Кончается она, как почти всегда у Зощенко, на оптимистической ноте. Автор уходит от редактора журнала с твердой уверенностью в своей правоте. Он прав, потому что — «У народа иное представление о литературе».
Но о том, какое представление о литературе у народа, мы уже знаем из новеллы, в которой он рассказывает о своих выступлениях перед публикой. Он не собирается писать «для читателей, которых нет». Но о встречах с читателями, «которые есть», отзывается весьма определенно: «Каждый вечер превращается для меня в пытку». Круг замкнулся.
Для писателя, давно свыкшегося с мыслью, что он живет и творит «на необитаемом острове», это, быть может, и не явилось бы таким потрясением. Но для него это был крах. Зашаталась одна из главных опор, на которых зиждилась система его жизненных ценностей. И сразу затрещали, стали рушиться все другие опоры, на которых держалась еще недавно казавшаяся такой прочной и незыблемой, с таким трудом созданная и такими усилиями поддерживаемая им модель Вселенной.
НОВАЯ МОДЕЛЬ ВСЕЛЕННОЙ
Совсем недавно, всего лишь семь-восемь веков тому назад, люди были уверены, что Земля — центр Вселенной, а звезды вращаются вокруг нее.

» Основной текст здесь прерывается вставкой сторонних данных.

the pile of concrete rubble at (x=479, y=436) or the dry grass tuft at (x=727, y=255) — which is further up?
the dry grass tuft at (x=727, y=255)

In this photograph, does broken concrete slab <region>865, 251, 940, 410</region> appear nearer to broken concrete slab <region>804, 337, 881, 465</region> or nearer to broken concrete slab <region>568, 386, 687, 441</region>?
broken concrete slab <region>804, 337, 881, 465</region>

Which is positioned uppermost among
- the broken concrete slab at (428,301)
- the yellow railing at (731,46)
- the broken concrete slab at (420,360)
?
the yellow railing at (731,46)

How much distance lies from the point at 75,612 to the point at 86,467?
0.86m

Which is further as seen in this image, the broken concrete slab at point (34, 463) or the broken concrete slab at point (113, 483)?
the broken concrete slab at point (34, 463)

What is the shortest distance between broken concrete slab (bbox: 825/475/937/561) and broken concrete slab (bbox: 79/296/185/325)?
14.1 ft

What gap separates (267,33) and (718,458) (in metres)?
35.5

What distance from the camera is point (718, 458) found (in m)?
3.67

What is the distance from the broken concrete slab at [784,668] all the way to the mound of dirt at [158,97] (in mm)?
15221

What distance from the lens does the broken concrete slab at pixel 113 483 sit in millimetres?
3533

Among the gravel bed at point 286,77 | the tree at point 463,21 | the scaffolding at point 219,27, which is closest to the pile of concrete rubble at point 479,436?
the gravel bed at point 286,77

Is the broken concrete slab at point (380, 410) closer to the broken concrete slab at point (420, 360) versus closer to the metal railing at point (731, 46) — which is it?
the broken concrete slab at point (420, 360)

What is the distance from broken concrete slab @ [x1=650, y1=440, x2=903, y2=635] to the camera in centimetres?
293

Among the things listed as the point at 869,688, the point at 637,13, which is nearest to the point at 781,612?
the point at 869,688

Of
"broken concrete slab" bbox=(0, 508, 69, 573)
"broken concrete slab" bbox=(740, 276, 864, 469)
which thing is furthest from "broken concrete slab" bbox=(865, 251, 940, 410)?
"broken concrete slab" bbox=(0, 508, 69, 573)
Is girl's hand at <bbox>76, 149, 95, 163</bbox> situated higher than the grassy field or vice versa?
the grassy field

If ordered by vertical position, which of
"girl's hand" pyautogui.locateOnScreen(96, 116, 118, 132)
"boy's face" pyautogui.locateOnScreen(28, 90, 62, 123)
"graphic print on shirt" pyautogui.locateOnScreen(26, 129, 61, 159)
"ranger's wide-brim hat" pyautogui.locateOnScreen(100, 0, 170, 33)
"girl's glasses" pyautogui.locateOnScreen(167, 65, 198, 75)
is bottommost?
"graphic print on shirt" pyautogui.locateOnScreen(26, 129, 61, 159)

Они верили, что под ногами у них мечутся грешники в геенне огненной. Запрокинув голову, они созерцали над собою двенадцать сфер: сперва сферу стихий, охватывающую воздух и огонь, потом сферы Луны, Меркурия и Венеры, потом сферы Солнца, Марса, Юпитера и Сатурна, а потом незыблемую твердь, к которой, наподобие светильников, прикреплены звезды. А там, дальше, за пределом видимого глазом, им представлялось девятое небо, куда возносились святые, хрустальный свод. И, наконец, местопребывание блаженных — эмпирей, куда после смерти два ангела в белых одеждах уносят души праведников.
Но настал час, и вся эта прекрасно организованная Вселенная рухнула. Хрустальный свод небес разбился вдребезги, и перед людьми разверзлась бесконечность. Оказалось, что там, за планетами, не эмпирей праведников и ангелов, а черная бездна, мириады солнц. И среди этой бесконечности миров наше бедное маленькое Солнце — всего лишь крохотный пузырек горящего газа, а Земля — микроскопический глиняный шарик, мчащийся в ледяном пространстве Космоса.
Эта черная бездна устрашала, она наполняла душу ужасом. Ужасно было думать, что наша огромная, необъятная, до сих пор до конца нами не исследованная Земля, — всего лишь пылинка в бесконечных просторах Вселенной.
Но еще ужаснее было то, что стройный, так ладно, так великолепно организованный космос внутри нас сменился хаосом. Главным источником трепета, объявшего душу человека, была мысль даже не о бесконечности Вселенной, а об отсутствии в ней порядка. Страшно было жить в мире, где нет никаких законов, где все случайно. Ужасна была Вселенная, из которой навсегда исчезли гармония и целесообразность. Но они не исчезли.
Явился человек, который понял, объяснил и даже исчислил законы, управляющие всей небесной механикой.
Тьма рассеялась. Снова стало светло. Человеку опять, казалось, на этот раз уже окончательно, стало ясно сложное устройство Вселенной.
Был этот мир глубокой тьмой окутан.
Да будет свет! И вот явился Ньютон.
Это гордое четверостишие сложил английский поэт XVIII века.
Но минуло всего лишь каких-нибудь два столетия, и поэт нового, нынешнего века ехидно возразил своему давнему собрату:
Но сатана недолго ждал реванша.
Пришел Эйнштейн — и стало все как раньше.
Стало все как раньше — это значит: блестящий театр мироздания снова погрузился во тьму с тех пор, как ошеломляющие открытия Альберта Эйнштейна полностью перевернули все привычные представления о мире, в котором мы живем.
Почти безраздельно господствовавшая с конца XVII до конца XIX века ньютоновская физика описывала Вселенную, где все происходит в точном соответствии с законами: она описывала компактную, прочно устроенную Вселенную, где все будущее строго зависело от всего прошедшего... Теперь эта точка зрения не является больше господствующей в физике.